BEGIN DATA UNDER STUDY

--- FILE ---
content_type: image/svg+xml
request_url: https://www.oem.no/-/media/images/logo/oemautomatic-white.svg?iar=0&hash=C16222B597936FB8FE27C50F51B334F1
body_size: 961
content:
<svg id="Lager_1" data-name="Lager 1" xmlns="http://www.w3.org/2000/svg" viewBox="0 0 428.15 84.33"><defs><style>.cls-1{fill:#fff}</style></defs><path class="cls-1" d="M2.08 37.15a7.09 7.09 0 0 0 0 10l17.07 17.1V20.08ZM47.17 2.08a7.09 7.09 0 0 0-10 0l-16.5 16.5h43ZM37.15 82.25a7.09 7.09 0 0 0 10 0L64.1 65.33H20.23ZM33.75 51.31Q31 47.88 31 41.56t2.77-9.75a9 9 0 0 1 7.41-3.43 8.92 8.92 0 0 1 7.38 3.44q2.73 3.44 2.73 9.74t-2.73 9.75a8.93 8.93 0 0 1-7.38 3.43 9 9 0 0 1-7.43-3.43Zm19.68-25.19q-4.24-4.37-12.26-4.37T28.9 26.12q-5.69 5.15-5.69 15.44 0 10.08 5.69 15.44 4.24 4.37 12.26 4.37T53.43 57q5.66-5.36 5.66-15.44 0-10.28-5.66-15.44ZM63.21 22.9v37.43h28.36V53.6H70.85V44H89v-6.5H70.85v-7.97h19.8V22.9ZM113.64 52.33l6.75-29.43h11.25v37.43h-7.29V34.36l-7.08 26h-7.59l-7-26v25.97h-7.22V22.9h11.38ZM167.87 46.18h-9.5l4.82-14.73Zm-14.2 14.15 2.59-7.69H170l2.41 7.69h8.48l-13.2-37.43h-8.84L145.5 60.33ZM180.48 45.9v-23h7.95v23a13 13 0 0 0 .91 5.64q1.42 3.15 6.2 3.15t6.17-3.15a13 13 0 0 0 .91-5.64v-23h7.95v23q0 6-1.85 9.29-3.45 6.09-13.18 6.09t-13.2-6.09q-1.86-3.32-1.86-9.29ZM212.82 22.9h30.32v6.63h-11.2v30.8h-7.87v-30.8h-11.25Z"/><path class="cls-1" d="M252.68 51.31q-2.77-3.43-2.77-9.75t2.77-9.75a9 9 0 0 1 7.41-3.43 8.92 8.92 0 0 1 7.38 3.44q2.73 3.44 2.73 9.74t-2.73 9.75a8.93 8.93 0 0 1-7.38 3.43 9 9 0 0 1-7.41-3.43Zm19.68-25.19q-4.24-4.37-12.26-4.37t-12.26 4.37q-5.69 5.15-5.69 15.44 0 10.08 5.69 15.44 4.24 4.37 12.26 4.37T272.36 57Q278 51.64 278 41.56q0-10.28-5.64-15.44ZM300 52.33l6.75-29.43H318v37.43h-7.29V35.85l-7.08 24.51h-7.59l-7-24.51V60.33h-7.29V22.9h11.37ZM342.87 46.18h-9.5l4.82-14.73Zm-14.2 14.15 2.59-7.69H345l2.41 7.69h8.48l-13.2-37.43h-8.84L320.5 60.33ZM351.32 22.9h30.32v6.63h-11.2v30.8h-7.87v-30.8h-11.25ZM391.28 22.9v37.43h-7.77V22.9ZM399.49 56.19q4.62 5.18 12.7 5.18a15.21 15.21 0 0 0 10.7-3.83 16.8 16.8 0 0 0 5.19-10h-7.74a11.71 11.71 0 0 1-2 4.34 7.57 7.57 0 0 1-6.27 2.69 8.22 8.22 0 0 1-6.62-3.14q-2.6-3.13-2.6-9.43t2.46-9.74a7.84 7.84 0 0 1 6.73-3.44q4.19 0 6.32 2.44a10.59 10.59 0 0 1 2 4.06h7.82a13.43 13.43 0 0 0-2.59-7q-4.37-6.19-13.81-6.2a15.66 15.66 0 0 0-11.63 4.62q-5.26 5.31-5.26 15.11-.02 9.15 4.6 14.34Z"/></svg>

END DATA UNDER STUDY

Transcribe all of the entries without altering anything.

**SOLUTION FOR THIS TASK**.
--- FILE ---
content_type: image/svg+xml
request_url: https://www.oem.no/-/media/images/logo/oemautomatic-white.svg?iar=0&hash=C16222B597936FB8FE27C50F51B334F1
body_size: 961
content:
<svg id="Lager_1" data-name="Lager 1" xmlns="http://www.w3.org/2000/svg" viewBox="0 0 428.15 84.33"><defs><style>.cls-1{fill:#fff}</style></defs><path class="cls-1" d="M2.08 37.15a7.09 7.09 0 0 0 0 10l17.07 17.1V20.08ZM47.17 2.08a7.09 7.09 0 0 0-10 0l-16.5 16.5h43ZM37.15 82.25a7.09 7.09 0 0 0 10 0L64.1 65.33H20.23ZM33.75 51.31Q31 47.88 31 41.56t2.77-9.75a9 9 0 0 1 7.41-3.43 8.92 8.92 0 0 1 7.38 3.44q2.73 3.44 2.73 9.74t-2.73 9.75a8.93 8.93 0 0 1-7.38 3.43 9 9 0 0 1-7.43-3.43Zm19.68-25.19q-4.24-4.37-12.26-4.37T28.9 26.12q-5.69 5.15-5.69 15.44 0 10.08 5.69 15.44 4.24 4.37 12.26 4.37T53.43 57q5.66-5.36 5.66-15.44 0-10.28-5.66-15.44ZM63.21 22.9v37.43h28.36V53.6H70.85V44H89v-6.5H70.85v-7.97h19.8V22.9ZM113.64 52.33l6.75-29.43h11.25v37.43h-7.29V34.36l-7.08 26h-7.59l-7-26v25.97h-7.22V22.9h11.38ZM167.87 46.18h-9.5l4.82-14.73Zm-14.2 14.15 2.59-7.69H170l2.41 7.69h8.48l-13.2-37.43h-8.84L145.5 60.33ZM180.48 45.9v-23h7.95v23a13 13 0 0 0 .91 5.64q1.42 3.15 6.2 3.15t6.17-3.15a13 13 0 0 0 .91-5.64v-23h7.95v23q0 6-1.85 9.29-3.45 6.09-13.18 6.09t-13.2-6.09q-1.86-3.32-1.86-9.29ZM212.82 22.9h30.32v6.63h-11.2v30.8h-7.87v-30.8h-11.25Z"/><path class="cls-1" d="M252.68 51.31q-2.77-3.43-2.77-9.75t2.77-9.75a9 9 0 0 1 7.41-3.43 8.92 8.92 0 0 1 7.38 3.44q2.73 3.44 2.73 9.74t-2.73 9.75a8.93 8.93 0 0 1-7.38 3.43 9 9 0 0 1-7.41-3.43Zm19.68-25.19q-4.24-4.37-12.26-4.37t-12.26 4.37q-5.69 5.15-5.69 15.44 0 10.08 5.69 15.44 4.24 4.37 12.26 4.37T272.36 57Q278 51.64 278 41.56q0-10.28-5.64-15.44ZM300 52.33l6.75-29.43H318v37.43h-7.29V35.85l-7.08 24.51h-7.59l-7-24.51V60.33h-7.29V22.9h11.37ZM342.87 46.18h-9.5l4.82-14.73Zm-14.2 14.15 2.59-7.69H345l2.41 7.69h8.48l-13.2-37.43h-8.84L320.5 60.33ZM351.32 22.9h30.32v6.63h-11.2v30.8h-7.87v-30.8h-11.25ZM391.28 22.9v37.43h-7.77V22.9ZM399.49 56.19q4.62 5.18 12.7 5.18a15.21 15.21 0 0 0 10.7-3.83 16.8 16.8 0 0 0 5.19-10h-7.74a11.71 11.71 0 0 1-2 4.34 7.57 7.57 0 0 1-6.27 2.69 8.22 8.22 0 0 1-6.62-3.14q-2.6-3.13-2.6-9.43t2.46-9.74a7.84 7.84 0 0 1 6.73-3.44q4.19 0 6.32 2.44a10.59 10.59 0 0 1 2 4.06h7.82a13.43 13.43 0 0 0-2.59-7q-4.37-6.19-13.81-6.2a15.66 15.66 0 0 0-11.63 4.62q-5.26 5.31-5.26 15.11-.02 9.15 4.6 14.34Z"/></svg>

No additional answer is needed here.